* What to do *
The number of lines containing "news" is the only answer wanted; work it out from the entries below.

* Material shown *
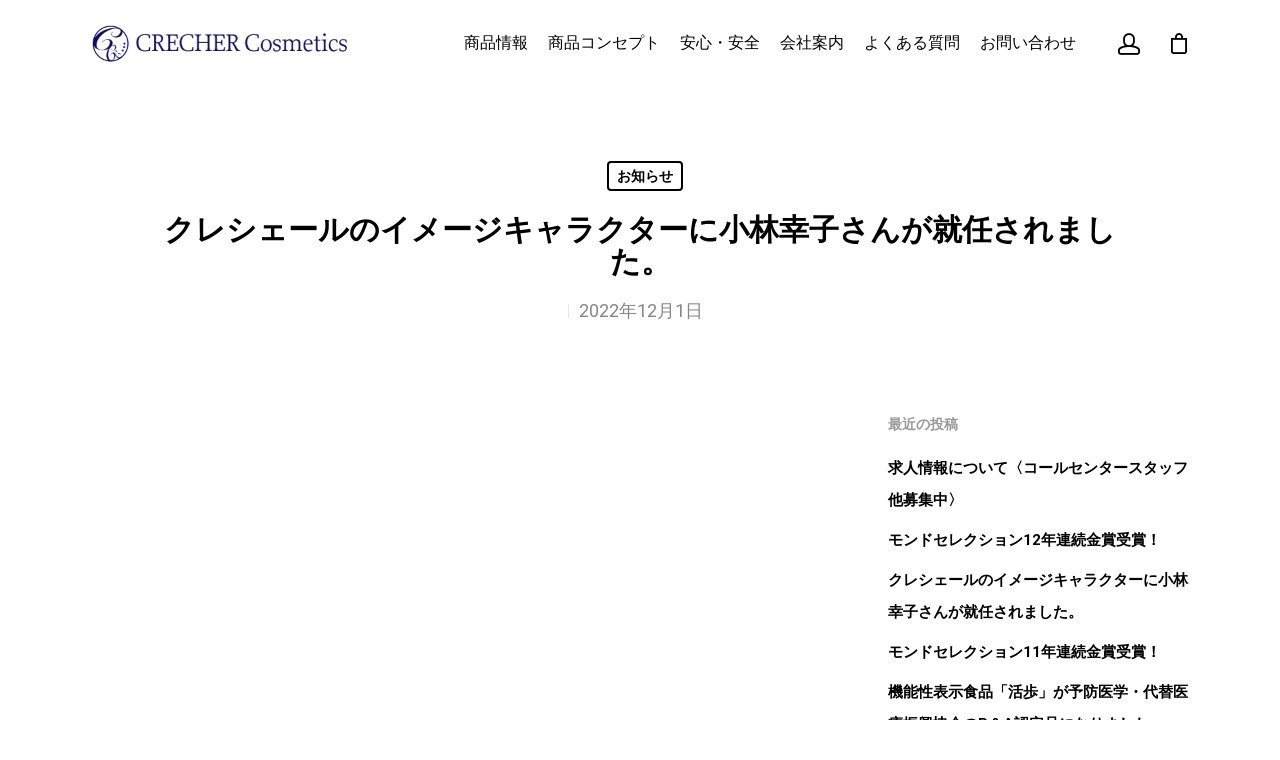

--- FILE ---
content_type: text/css
request_url: https://crecher-cosme.com/wp-content/themes/salient-child/style.css?ver=11.0.4
body_size: 778
content:
 /*
 Theme Name: Salient Child Theme
 Description: This is a custom child theme for Salient
 Theme URI:   https://themeforest.net/item/salient-responsive-multipurpose-theme/4363266
 Author: ThemeNectar
 Author URI:  https://themeforest.net/user/themenectar
 Template: salient
 Version: 1.0
 */ @media screen and (min-width:768px) { .sp_br { display:none; }

 }

 .home .wpb_wrapper > div { margin-bottom:0; }

 .home .news-release ul { margin-left:10px; }

 .home .news-release ul li { list-style:none !important; }

 .home .news-release ul li a { font-size:100%; }

 .top-nectar-slider h1,.top-nectar-slider p { color:#110d5e !important; }

 body.product-template-default.single.single-product div#tab-additional_information { display:block !important; }

 body.product-template-default.single.single-product li#tab-title-additional_information { display:none !important; }

 .crecher-blue h4 { color:#110d5e !important; }

 .kugiri-h3 h4 { font-weight:bold !important; font-size:28px !important; line-height:35px !important; }

 .tax-product_cat #page-header-wrap,.post-type-archive-product #page-header-wrap { display:none !important; }

 .footer-border { border:1px solid #ddd; text-align:center; padding:15px 5px; }

 .footer-border h3 { font-size:22px !important; line-height:28px !important; color:#ddd !important; margin-bottom:0 !important; }

 .footer-border h3 a { font-size:20px !important; line-height:25px !important; }

 .footer-border h3:first-child { font-size:16px !important; line-height:24px !important; }

 .footer-border h4 { color:#ddd !important; margin-bottom:0 !important; }

 ul li a { font-size:15px; }

 #copyright { padding-top:30px !important; padding-bottom:30px !important; }

 .single-post .meta-author,.single-post .meta-comment-count,.single-post #author-bio { display:none !important; }

 .single-post .meta-date { border-left:none; }

 .swiper-slide .content h1,.swiper-slide .content p { text-shadow:1px 1px 3px rgba(255, 255, 255, 1), -1px -1px 3px rgba(255, 255, 255, 1) !important; }

 .low-line-height h4 { line-height:26px !important; }

 .section-title h1 { font-size:30px !important; line-height:32px !important; }

 .off-canvas-menu-container.mobile-only li { margin-bottom:6px !important; }

 .off-canvas-menu-container.mobile-only li a { font-size:22px !important; }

* Result for this exercise *
3